In quanto al Novecento, Cucchi ha le sue predilezioni: «Secondo me Pier Paolo Pasolini e Paolo VI sono stati due giganti, due grandi protagonisti. Il Papa del discorso agli uomini delle Brigate Rosse è un intellettuale coraggioso e di eccelso livello. Usa la parola “uomini”… un passaggio splendido». E poi il pensiero corre a Giovanni Pozzi, altro uomo di fede, padre cappuccino e studioso d’arte, autore del celebre saggio Adelphi La parola dipinta che per Cucchi fu la bussola per esprimersi a Santa Maria degli Angeli sul Monte Tamaro in Svizzera, progettata da Mario Botta, in particolare per le ventidue formelle con le metafore attribuite alla Madonna nella cultura popolare e le litanie di Pozzi.
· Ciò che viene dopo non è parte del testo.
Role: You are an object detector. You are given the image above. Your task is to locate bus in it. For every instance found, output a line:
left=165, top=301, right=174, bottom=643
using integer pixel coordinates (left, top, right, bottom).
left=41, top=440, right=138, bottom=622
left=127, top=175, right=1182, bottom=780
Un appuntamento diverso dalle solite mostre, anche per il Maxxi. Ammette Cucchi: «C’è voluta la fiducia e il bel coraggio di Bartolomeo Pietromarchi, per tutto questo, non è semplice lavorare in un certo modo. Il mio, diciamo». Spiega proprio Pietromarchi: «C’è una sensibilità comune verso alcuni valori, in particolare verso quello della libertà. Cucchi è l’espressione incarnata, umana della libertà di espressione: per questo è così amato dai giovani artisti. Rompe costantemente gli schemi e le certezze acquisite: è uno stimolo enorme lavorare con lui. Il Maxxi è una istituzione e come tutte le istituzioni ha le sue regole: stavolta il Maxxi segue altre regole, abbiamo fortemente voluto costruire questo appuntamento insieme a Enzo Cucchi seguendone lo spirito. Sono sicuro che stupirà molti perché sarà un modo diverso, tutto nuovo, di “vedere” il Maxxi».